— Material for this exercise —
━━━━━━━━

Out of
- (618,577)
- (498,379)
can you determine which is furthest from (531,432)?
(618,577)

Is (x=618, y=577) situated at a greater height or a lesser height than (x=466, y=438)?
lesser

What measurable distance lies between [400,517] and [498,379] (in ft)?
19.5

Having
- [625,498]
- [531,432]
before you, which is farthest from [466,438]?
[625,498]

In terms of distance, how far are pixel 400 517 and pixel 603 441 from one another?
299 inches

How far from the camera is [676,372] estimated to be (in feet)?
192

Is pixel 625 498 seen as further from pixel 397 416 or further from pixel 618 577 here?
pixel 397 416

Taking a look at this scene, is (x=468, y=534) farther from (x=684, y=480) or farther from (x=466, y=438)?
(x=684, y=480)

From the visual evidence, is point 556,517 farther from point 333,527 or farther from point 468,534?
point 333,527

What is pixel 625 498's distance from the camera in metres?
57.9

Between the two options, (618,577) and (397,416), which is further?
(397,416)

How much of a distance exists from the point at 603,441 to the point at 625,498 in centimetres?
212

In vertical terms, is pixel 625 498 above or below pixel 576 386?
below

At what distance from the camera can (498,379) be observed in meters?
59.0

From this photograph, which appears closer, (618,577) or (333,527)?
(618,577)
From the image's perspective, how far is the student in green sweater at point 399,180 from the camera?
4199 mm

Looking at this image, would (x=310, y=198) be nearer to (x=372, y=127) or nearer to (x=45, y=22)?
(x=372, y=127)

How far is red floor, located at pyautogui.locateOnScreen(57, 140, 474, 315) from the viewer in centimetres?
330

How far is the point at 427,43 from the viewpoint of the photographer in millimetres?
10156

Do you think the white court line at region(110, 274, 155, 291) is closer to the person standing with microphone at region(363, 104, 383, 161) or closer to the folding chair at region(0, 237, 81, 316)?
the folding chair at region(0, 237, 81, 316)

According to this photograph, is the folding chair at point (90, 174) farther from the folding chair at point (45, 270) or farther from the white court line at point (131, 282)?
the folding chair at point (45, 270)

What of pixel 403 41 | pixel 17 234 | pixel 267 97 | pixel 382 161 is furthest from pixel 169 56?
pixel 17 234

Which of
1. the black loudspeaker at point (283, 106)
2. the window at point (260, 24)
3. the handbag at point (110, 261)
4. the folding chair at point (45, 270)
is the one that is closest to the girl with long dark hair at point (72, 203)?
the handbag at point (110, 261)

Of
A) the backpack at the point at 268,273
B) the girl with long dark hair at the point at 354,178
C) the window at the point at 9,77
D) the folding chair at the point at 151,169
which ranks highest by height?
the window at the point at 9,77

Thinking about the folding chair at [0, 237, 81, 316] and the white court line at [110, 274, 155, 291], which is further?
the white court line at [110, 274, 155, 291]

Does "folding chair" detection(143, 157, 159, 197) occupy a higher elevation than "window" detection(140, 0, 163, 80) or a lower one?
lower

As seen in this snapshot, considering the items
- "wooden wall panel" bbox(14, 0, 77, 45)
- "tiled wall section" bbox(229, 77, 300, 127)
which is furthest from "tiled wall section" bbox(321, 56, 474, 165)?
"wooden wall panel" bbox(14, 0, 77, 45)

━━━━━━━━

— What you will do —
Give back every line above word for word, with nothing added, dropped, or changed.

— The result —
Out of
- (618,577)
- (498,379)
can you determine which is furthest from (531,432)?
(618,577)

Is (x=618, y=577) situated at a greater height or a lesser height than (x=466, y=438)?
lesser

What measurable distance lies between [400,517] and [498,379] (in ft)?
19.5

Having
- [625,498]
- [531,432]
before you, which is farthest from [466,438]?
[625,498]

In terms of distance, how far are pixel 400 517 and pixel 603 441 from one another?
299 inches

How far from the camera is [676,372] estimated to be (in feet)?
192

Is pixel 625 498 seen as further from pixel 397 416 or further from pixel 618 577 here?
pixel 397 416

Taking a look at this scene, is (x=468, y=534) farther from (x=684, y=480) or farther from (x=466, y=438)?
(x=684, y=480)

From the visual evidence, is point 556,517 farther from point 333,527 or farther from point 468,534?
point 333,527

What is pixel 625 498's distance from the camera in metres?
57.9

Between the two options, (618,577) and (397,416), which is further?
(397,416)

How much of a distance exists from the point at 603,441 to the point at 625,498 in centimetres?
212

In vertical terms, is pixel 625 498 above or below pixel 576 386?
below

At what distance from the camera can (498,379) be observed in meters?
59.0

From this photograph, which appears closer, (618,577) or (333,527)?
(618,577)
From the image's perspective, how far is the student in green sweater at point 399,180 from the camera?
4199 mm

Looking at this image, would (x=310, y=198) be nearer to (x=372, y=127) or nearer to (x=45, y=22)?
(x=372, y=127)

How far is red floor, located at pyautogui.locateOnScreen(57, 140, 474, 315) from the viewer in centimetres?
330

How far is the point at 427,43 from the viewpoint of the photographer in millimetres?
10156

Do you think the white court line at region(110, 274, 155, 291) is closer to the person standing with microphone at region(363, 104, 383, 161) or closer to the folding chair at region(0, 237, 81, 316)?
the folding chair at region(0, 237, 81, 316)

According to this photograph, is the folding chair at point (90, 174) farther from the folding chair at point (45, 270) or farther from the white court line at point (131, 282)?
the folding chair at point (45, 270)

What of pixel 403 41 | pixel 17 234 | pixel 267 97 | pixel 382 161 is furthest from pixel 169 56?
pixel 17 234

Which of
1. the black loudspeaker at point (283, 106)
2. the window at point (260, 24)
3. the handbag at point (110, 261)
4. the folding chair at point (45, 270)
is the one that is closest to the girl with long dark hair at point (72, 203)?
the handbag at point (110, 261)

Of
A) the backpack at the point at 268,273
B) the girl with long dark hair at the point at 354,178
C) the window at the point at 9,77
D) the folding chair at the point at 151,169
which ranks highest by height?
the window at the point at 9,77

Thinking about the folding chair at [0, 237, 81, 316] and the white court line at [110, 274, 155, 291], which is further?
the white court line at [110, 274, 155, 291]

Does "folding chair" detection(143, 157, 159, 197) occupy a higher elevation than "window" detection(140, 0, 163, 80) or a lower one?
lower

As seen in this snapshot, considering the items
- "wooden wall panel" bbox(14, 0, 77, 45)
- "tiled wall section" bbox(229, 77, 300, 127)
which is furthest from "tiled wall section" bbox(321, 56, 474, 165)?
"wooden wall panel" bbox(14, 0, 77, 45)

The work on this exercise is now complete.